In my work of the past couple of years I have been studying the "fool" and the "Fool," agreeing with Shakespeare that the latter is an enlightened former. Just now I've come upon a reference to this in "Being Wrong" by Kathryn Schulz. She describes how there is an optimistic model of wrongness whereby one who dives into a foolish endeavor (a mistake) might come out all the wiser in the end. In her words "...erring is vital to any process of invention and creation."
While Schulz is referring to mistakes/learning in every walk of life, I find this model of thinking points directly to the center of quality art. I have always been of the opinion that perfection must include a flaw in order for it to be believable. We flawed humans need to see this flaw of humanity in art if we are to relate with any sense of depth, and true perfection has immense depth.

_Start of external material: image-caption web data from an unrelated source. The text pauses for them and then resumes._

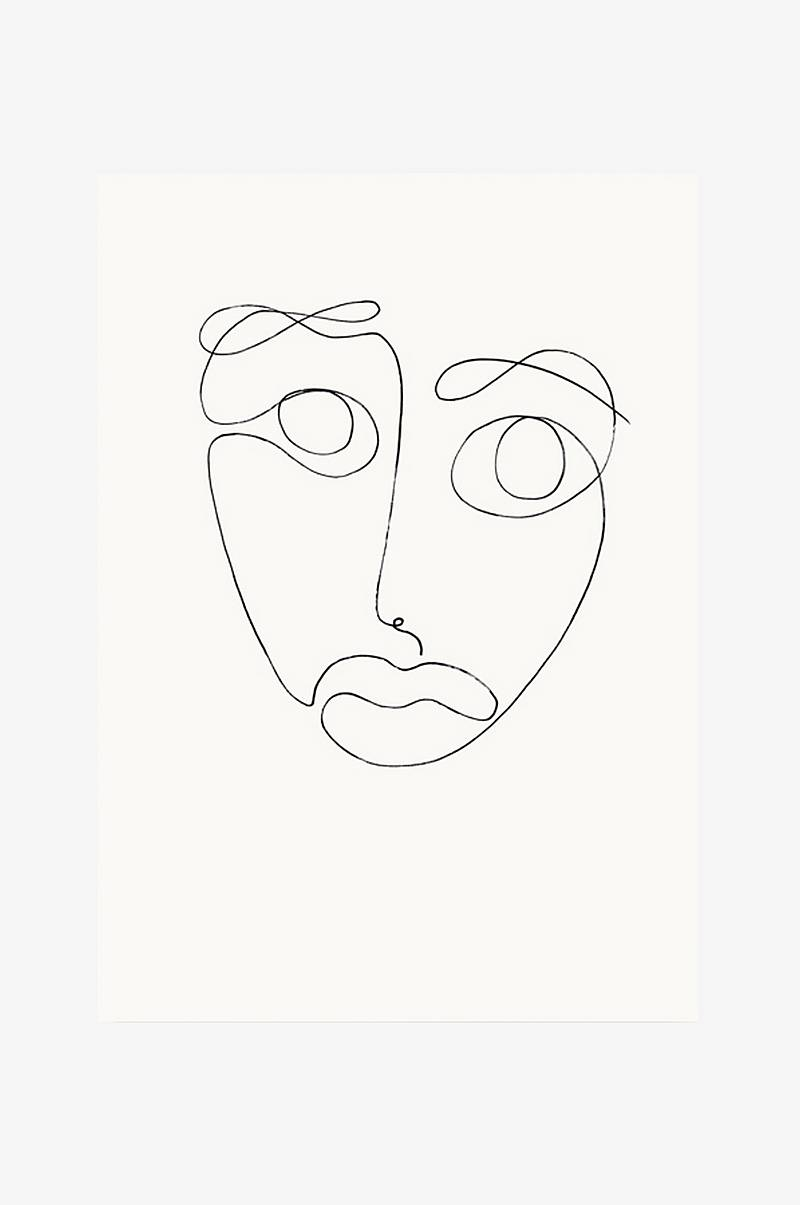 The Mask juliste 50 x 70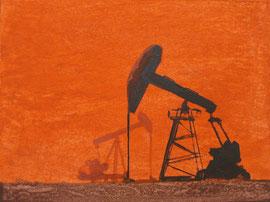 o.T. - Öl auf Leinwand - 30 x 40 cm - 2012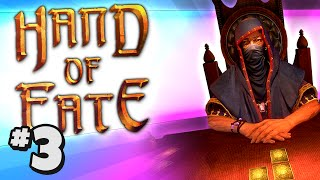 Duncan Plays: Hand Of Fate #3 - RATMEN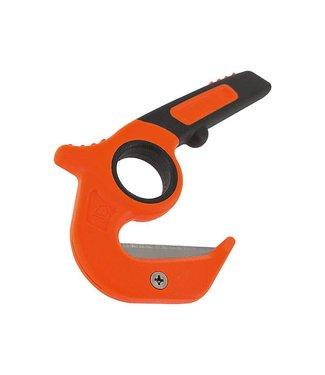 Gerber Vital Aufreißwerkzeug, Trapezklinge aus SK5 Stahl, ABS-Kunststoffgriff, zweifarbiges Textiletui, 2 Ersatzklinge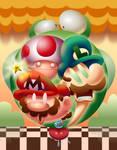 Super Wacky Mario Bros.!!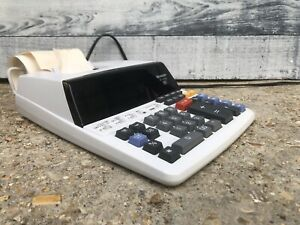 Sharp Electronic Calculator Adding Machine Preowned
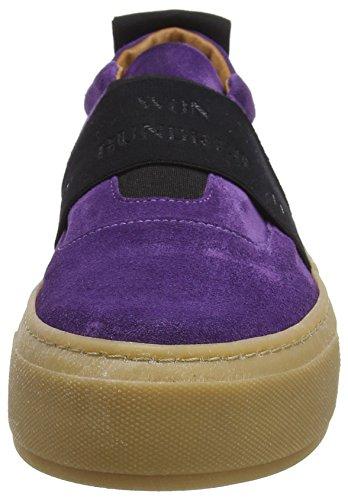 Shoe Violet Purple Shoes Randy 75 Femme Colour Won Elastic Hundred Baskets 1p0T0qOY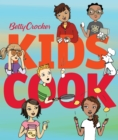 Betty Crocker Kids Cook - eBook
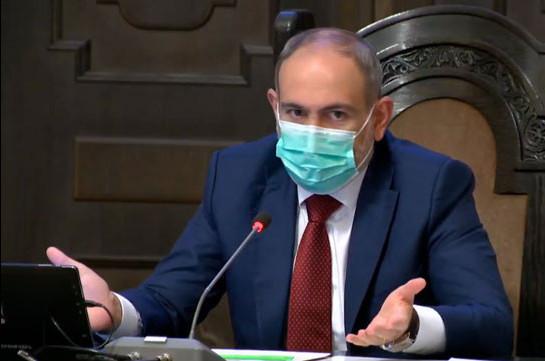 Мы вынуждены еще раз продлить чрезвычайное положение – Никол Пашинян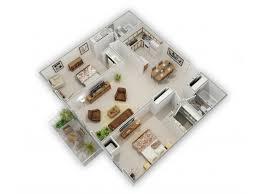 2 bed 2 bath apartment in st louis park mn westwind apts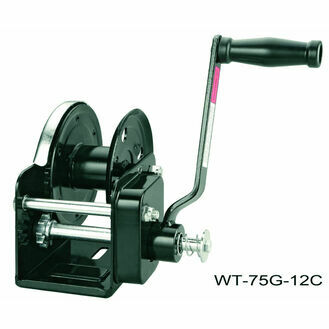 Talamex Brake Winch Wt-75G-25C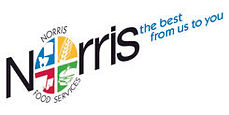 Norris Foods.jpg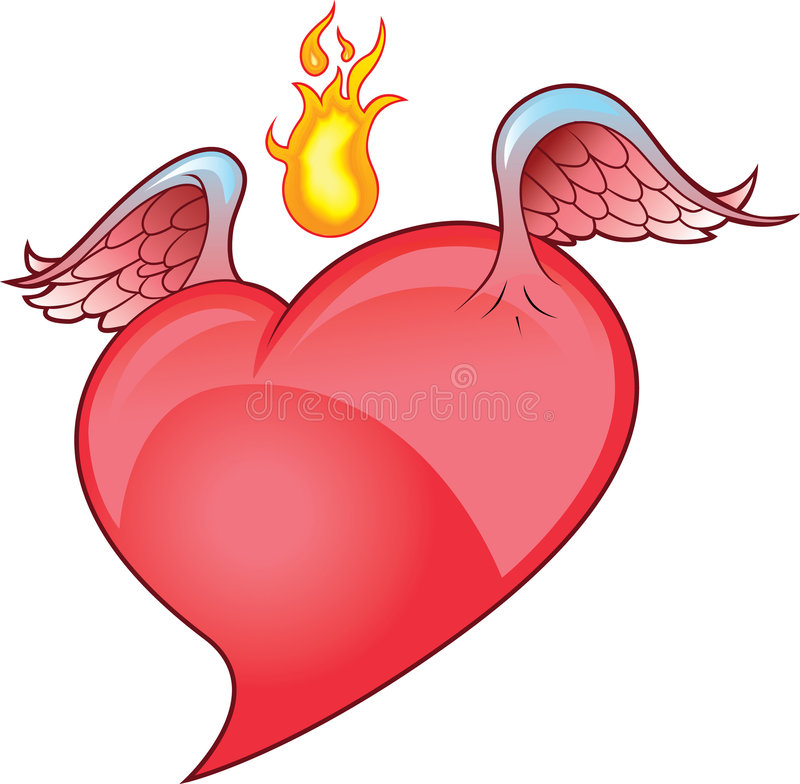 Download Winged Heart with Flame stock vector. Image of flame, beat - 9129696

Striving to create art forms depicting human perfection is a valiant ideal held by most artists. Only a lucky few are able to achieve this goal, and we viewers are lucky indeed to benefit from experiencing these master works of perception and execution. I see these master works in museums, occasionally in galleries and homes, and delightfully and surprisingly, in the instinctive work of very young children.

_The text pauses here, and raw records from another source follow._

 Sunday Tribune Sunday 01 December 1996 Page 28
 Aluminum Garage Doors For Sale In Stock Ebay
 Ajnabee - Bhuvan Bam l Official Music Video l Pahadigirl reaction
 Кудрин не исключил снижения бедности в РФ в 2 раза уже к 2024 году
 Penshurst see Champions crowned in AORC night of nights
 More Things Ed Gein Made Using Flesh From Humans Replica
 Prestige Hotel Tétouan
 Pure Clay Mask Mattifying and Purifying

It takes a bold mind (or is it a fool's mind?) to break honored rules of conduct in order to open up inspiringly fresh and profound worlds of discovery. Many times I have advised myself and others: "use your mistakes ~ you might find yourself in a far more interesting world of thought." It's a messy existence, trusting mistakes to lead one out of the haze-maze towards a hopeful clarity, but oh so deliciously alive is the process.